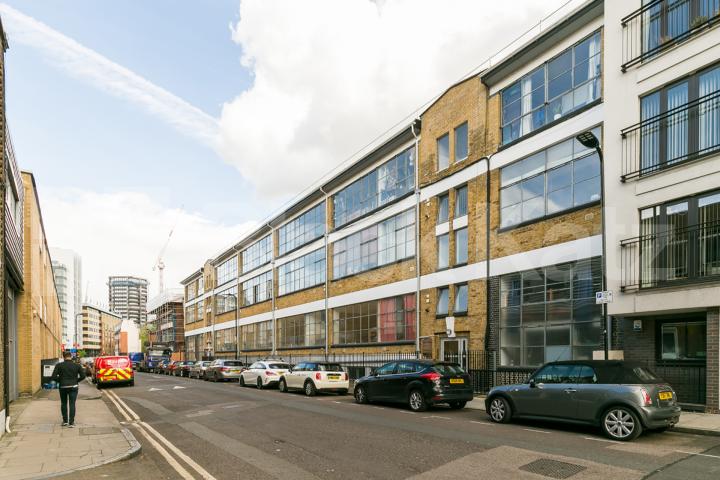 Stunning three bedroom warehouse apartment offering loft style features  Eagle House - Eagle Wharf Road, Old Street - Shoreditch Park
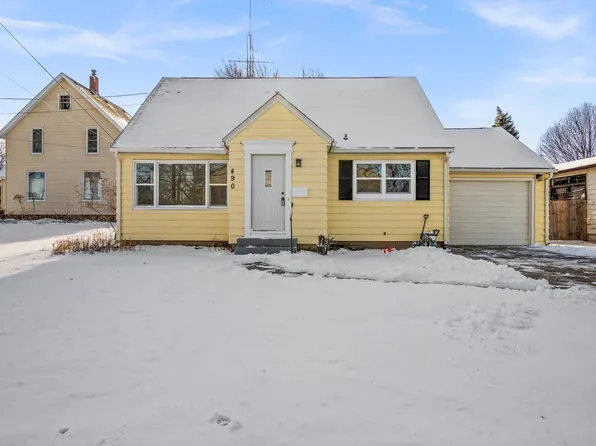 490 E Elm St, Sycamore, IL 60178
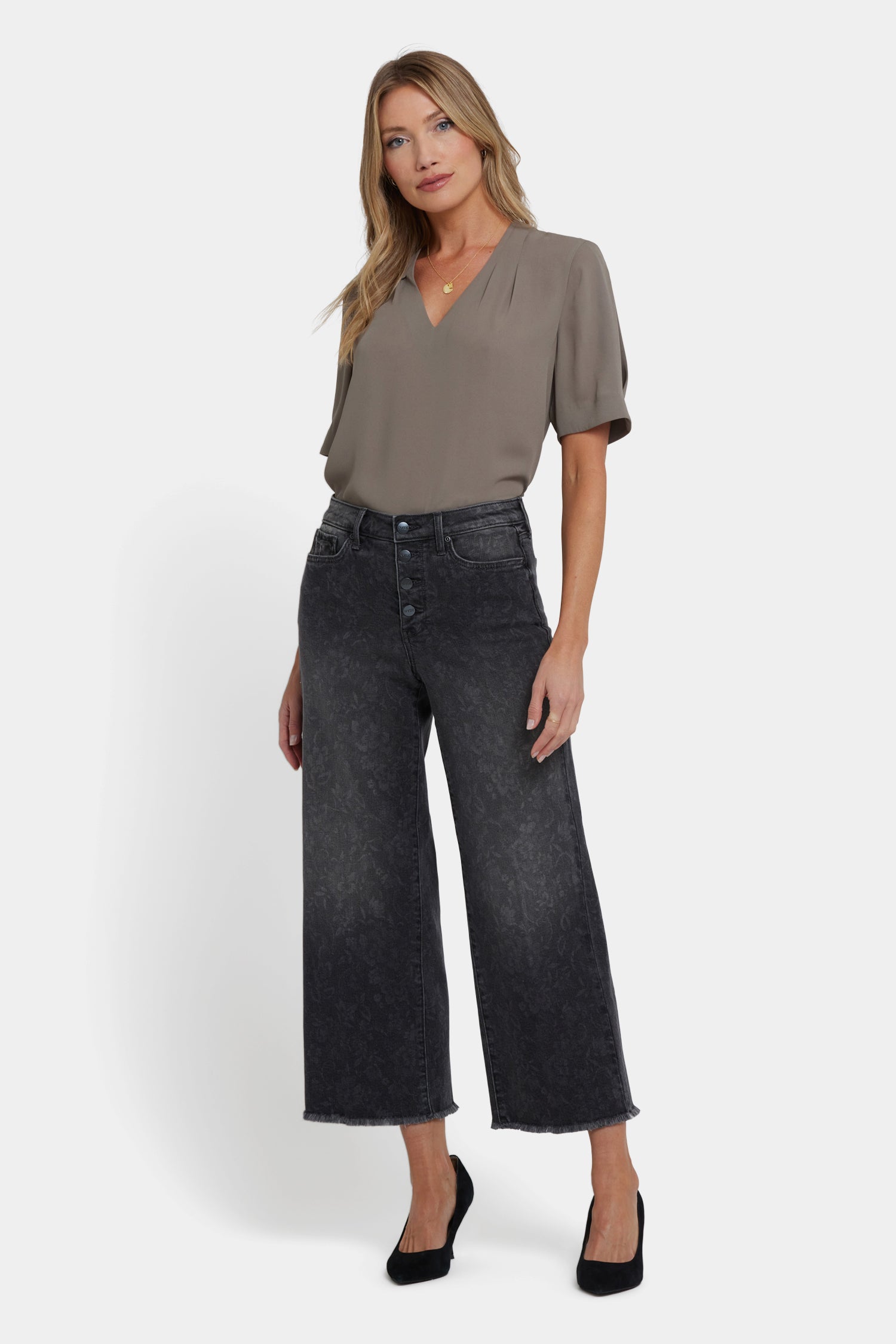 Teresa Wide Leg Ankle Jeans With High Rise And Frayed Hems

Instructions to follow: From the first line to the last, retype the data above exactly, but not its images.

Solution:
 Stunning three bedroom warehouse apartment offering loft style features  Eagle House - Eagle Wharf Road, Old Street - Shoreditch Park
 490 E Elm St, Sycamore, IL 60178
 Teresa Wide Leg Ankle Jeans With High Rise And Frayed Hems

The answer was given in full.